Russian company buys Armenian power grid – agency

Russian company buys Armenian power grid – agency

Regnum, Moscow
12 Feb 05

[No dateline as received] In November last year Regnum news agency
reported about talks between the British trade and industrial concern
Midland Resources Holding Ltd and the RAO UES (Russia) [Russia’s
power grid monopoly Unified Energy System] on the sale of the Armenian
power grid. The press secretary of the Armenian power grid, Margarita
Grigoryan, officially denied reports from a well-informed source in
the company that the Russian holding would become the owner of the
Armenian power grid in January 2005.

Meanwhile, Yerevan-based newspaper Aykakan Zhamanak reported on 12
February that a subsidiary of the RAO UES of Russia, Inter RAO UES,
has bought the Armenian power grid from Midland Resources for 80m
dollars. The deal will be officially made public in April 2005, the
newspaper noted. Aykakan Zhamanak noted that the World Bank is roundly
against handing over the Armenian power grid to Russia. The newspaper
also alleged that “after the sale of the Armenian power grid, Russia
will not be the only one to control them”. [Sentence as published]

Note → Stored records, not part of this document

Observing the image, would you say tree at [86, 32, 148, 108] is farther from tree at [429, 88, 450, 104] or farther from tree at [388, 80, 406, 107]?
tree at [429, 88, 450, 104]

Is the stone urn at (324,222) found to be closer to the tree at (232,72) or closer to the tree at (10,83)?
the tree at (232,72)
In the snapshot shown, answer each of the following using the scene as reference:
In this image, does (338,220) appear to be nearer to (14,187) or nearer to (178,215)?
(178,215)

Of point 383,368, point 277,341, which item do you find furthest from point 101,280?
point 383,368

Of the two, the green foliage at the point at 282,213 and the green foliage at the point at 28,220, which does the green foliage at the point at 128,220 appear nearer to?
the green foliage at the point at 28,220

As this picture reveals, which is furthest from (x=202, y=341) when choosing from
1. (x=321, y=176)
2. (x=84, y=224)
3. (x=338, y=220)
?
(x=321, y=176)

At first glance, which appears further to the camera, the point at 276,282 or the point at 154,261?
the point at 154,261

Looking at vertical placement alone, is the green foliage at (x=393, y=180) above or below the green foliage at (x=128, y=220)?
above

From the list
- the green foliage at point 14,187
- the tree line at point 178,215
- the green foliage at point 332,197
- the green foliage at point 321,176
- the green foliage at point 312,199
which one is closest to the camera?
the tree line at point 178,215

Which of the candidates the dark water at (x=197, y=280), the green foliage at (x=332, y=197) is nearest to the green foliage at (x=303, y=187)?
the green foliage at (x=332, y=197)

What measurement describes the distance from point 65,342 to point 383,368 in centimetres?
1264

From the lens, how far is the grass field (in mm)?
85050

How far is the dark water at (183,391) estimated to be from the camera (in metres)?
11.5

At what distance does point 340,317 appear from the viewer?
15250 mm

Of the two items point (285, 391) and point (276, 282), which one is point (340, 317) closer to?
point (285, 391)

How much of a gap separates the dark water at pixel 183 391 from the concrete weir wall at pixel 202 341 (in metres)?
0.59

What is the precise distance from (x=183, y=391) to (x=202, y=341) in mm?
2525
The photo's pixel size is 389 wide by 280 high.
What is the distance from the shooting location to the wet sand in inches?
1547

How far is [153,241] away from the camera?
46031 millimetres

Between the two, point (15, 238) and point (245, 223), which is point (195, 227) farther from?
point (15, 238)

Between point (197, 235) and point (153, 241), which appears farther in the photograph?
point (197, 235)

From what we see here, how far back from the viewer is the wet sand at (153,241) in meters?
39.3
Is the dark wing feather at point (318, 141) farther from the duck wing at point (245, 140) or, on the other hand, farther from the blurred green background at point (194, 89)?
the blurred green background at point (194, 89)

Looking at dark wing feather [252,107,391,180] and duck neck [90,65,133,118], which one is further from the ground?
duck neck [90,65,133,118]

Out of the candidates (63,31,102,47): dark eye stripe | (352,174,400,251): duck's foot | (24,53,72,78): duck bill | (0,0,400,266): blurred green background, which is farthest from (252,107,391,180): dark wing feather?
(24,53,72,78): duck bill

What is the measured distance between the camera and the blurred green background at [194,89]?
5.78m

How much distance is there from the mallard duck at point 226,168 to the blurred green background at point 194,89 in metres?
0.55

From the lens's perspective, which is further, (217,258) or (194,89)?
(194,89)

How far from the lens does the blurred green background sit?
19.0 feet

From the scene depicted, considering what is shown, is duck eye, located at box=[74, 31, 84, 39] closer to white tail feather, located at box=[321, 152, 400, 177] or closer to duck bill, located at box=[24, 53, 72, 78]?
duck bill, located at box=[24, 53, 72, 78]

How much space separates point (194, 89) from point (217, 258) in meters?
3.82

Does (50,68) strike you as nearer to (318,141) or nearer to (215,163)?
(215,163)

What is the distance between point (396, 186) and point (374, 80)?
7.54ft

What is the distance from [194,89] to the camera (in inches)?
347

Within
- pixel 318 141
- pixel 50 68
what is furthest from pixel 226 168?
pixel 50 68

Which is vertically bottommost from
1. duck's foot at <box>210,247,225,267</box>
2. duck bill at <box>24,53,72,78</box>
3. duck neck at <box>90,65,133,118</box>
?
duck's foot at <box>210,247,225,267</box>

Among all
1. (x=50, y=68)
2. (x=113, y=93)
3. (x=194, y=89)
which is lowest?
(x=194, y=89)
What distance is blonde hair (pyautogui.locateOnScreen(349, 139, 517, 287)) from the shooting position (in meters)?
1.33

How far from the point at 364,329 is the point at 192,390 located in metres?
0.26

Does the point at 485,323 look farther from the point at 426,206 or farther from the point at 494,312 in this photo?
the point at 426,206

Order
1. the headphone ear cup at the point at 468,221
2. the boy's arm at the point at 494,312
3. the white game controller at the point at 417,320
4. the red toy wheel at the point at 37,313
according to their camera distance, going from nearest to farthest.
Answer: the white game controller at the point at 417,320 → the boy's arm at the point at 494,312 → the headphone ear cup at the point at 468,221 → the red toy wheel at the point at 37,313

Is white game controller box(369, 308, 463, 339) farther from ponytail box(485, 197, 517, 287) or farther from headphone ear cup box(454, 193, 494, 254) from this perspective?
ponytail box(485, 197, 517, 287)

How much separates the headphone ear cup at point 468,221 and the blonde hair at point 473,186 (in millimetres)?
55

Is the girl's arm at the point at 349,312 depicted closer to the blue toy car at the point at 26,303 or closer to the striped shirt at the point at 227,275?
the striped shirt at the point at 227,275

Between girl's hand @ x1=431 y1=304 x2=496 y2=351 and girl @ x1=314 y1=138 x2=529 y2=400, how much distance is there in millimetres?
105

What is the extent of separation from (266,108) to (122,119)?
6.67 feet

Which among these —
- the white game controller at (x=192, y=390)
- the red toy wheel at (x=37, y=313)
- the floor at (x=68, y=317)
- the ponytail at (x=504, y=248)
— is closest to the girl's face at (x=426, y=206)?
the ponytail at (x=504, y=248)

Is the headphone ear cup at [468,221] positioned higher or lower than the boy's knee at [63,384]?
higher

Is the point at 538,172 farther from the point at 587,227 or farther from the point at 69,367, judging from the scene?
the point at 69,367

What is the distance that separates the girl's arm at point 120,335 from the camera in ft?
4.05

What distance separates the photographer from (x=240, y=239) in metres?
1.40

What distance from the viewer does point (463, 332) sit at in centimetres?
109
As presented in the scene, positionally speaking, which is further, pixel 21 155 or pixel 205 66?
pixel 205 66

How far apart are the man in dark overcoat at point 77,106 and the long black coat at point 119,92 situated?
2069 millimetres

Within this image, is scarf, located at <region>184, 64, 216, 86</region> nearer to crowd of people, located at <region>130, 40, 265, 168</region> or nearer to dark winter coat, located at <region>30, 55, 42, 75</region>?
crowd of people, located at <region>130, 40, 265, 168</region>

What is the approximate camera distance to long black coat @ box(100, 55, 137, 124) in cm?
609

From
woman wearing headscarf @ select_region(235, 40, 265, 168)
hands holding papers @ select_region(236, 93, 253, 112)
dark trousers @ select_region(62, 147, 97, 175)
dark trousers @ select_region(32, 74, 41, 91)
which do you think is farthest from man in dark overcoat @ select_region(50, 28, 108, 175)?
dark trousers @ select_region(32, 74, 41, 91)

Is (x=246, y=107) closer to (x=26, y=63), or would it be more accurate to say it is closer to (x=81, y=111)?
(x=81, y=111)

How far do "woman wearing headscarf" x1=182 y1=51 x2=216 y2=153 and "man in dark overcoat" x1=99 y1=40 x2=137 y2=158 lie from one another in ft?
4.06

To recap, an agreement on the sale of the Armenian power grid was
signed in Yerevan on 26 August between the Armenian government and
the British trade and industrial concern Midland Resources Holding
Ltd. In accordance with the document, 80.1 per cent of the Armenian
power grid shares were sold to the concern for 37.15m dollars. The
British company was to pay 12.15m dollars for the shares and to
allocate another 25m dollars to the Armenian budget to cover the
Armenian power grid’s debts and to pay wage arrears.

The RAO UES of Russia owns the Sevan-Razdan cascade of hydro-electric
power plants and the Razdan thermoelectric power plant and controls
finances of the Armenia Nuclear Power Plant. The RAO UES set up the
International Energy Corporation closed-type joint-stock company in May
2003 for the management of the Sevan-Razdan cascade of hydro-electric
power plants, which was handed over to Russia to cover part of the debt
for the nuclear fuel delivered for the Armenian Nuclear Power Plant.

Finances of the Armenian Nuclear Power Plant have been placed in
trust management of Inter RAO UES, a subsidiary of the RAO UES,
(60 per cent of shares) and Russia’s state nuclear power holding
Rosenergoatom (40 per cent) for five years.

Probably, the sale of the Armenian power grid should be viewed in
the context of the RAO UES’ attempt to synchronize the power grids
of the entire region, including Georgia, Armenia and Azerbaijan.

Taking account of the fact that after the commissioning of the
Iran-Armenia gas pipeline, Armenia will export electricity to Iran
in exchange for the supplied gas, which is outlined in the major
agreement, the issue of synchronizing the Armenian and Iranian power
grids could also emerge on the agenda. Since the RAO UES is also the
owner of Georgia’s major power facilities, one can say that the RAO UES
is striving to synchronize the work of the power grids of the whole of
the region, including Armenia, Georgia and even Turkey in the future.